Instead of using pretrained deep CNNs only as feature extractor, in Ismael and Şengür (2020), two other strategies have been conducted to accurately classify Chest X-ray images into positive of negative COVID-19 including fine-tuning strategy and end to end training. The following models have been used as a feature extractor : ResNet101, VGG19, ResNet50, ResNet18 and VGG16 where SVM is used for ML-based classification, whereas a new CNN model is used for the fine-tuning strategy.
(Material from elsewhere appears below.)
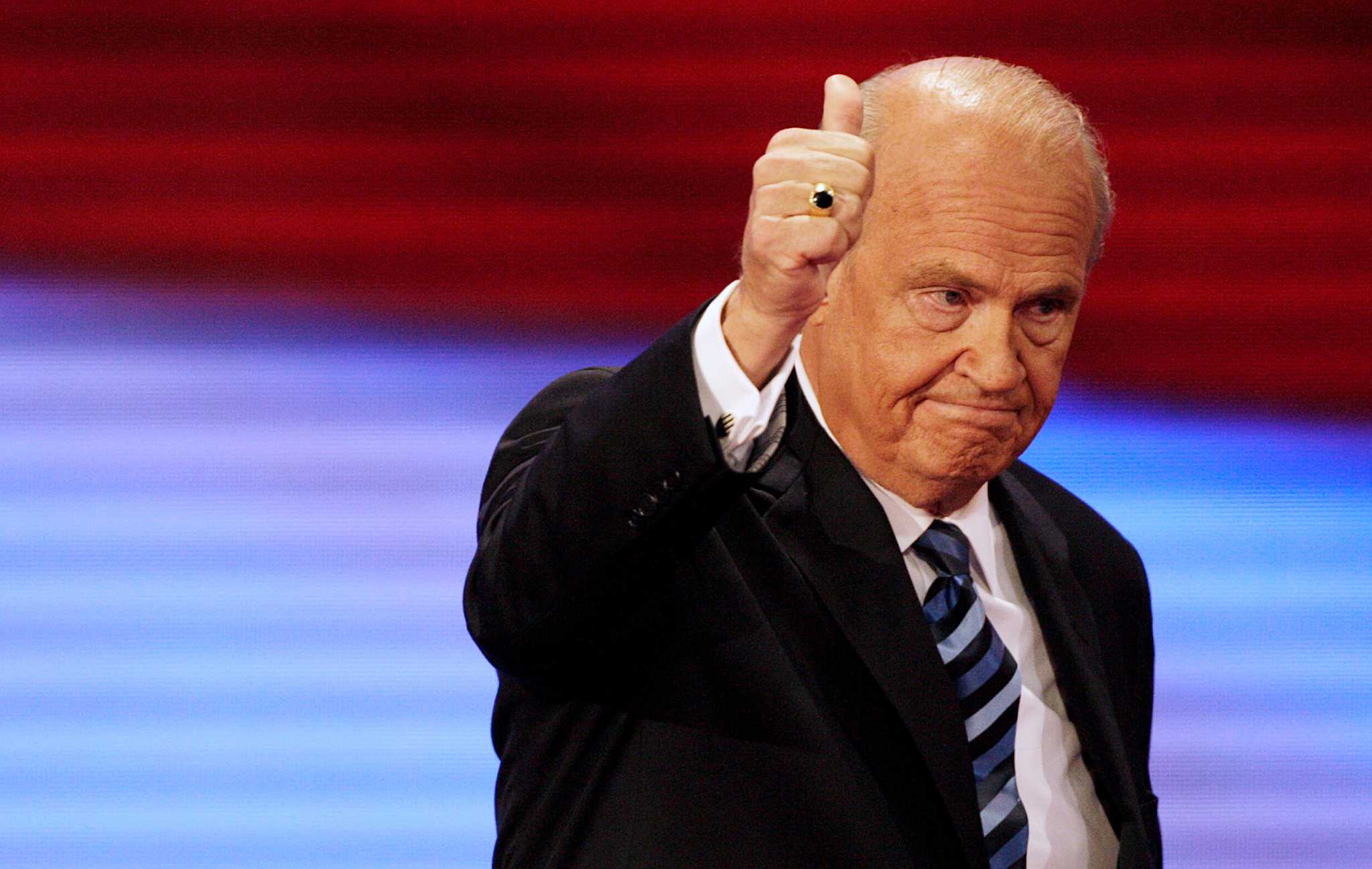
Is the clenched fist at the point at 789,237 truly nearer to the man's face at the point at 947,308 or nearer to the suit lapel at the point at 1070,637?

Finally, end-to-end training with a dataset of 180 COVID-19 and 200 normal is carried out as a third strategy. 94.7% of accuracy is achieved using ResNet50 model and SVM classifier, where fine-tuned strategy with ResNet50 model achieved 92.6%. Finally, the end-to-end training strategy of the developed CNN model realized a 91.6% result. Deep CNN and long short-term memory (LSTM) have been combined in Islam et al. (2020) to diagnose COVID-19 automatically from X-ray images. The obtained accuracy of the classification of three classes (COVID-19, normal and other pneumonia) is 99.4%. Similar methods that combine deep features and classical ML techniques can be found in Sethy and Behera (2020).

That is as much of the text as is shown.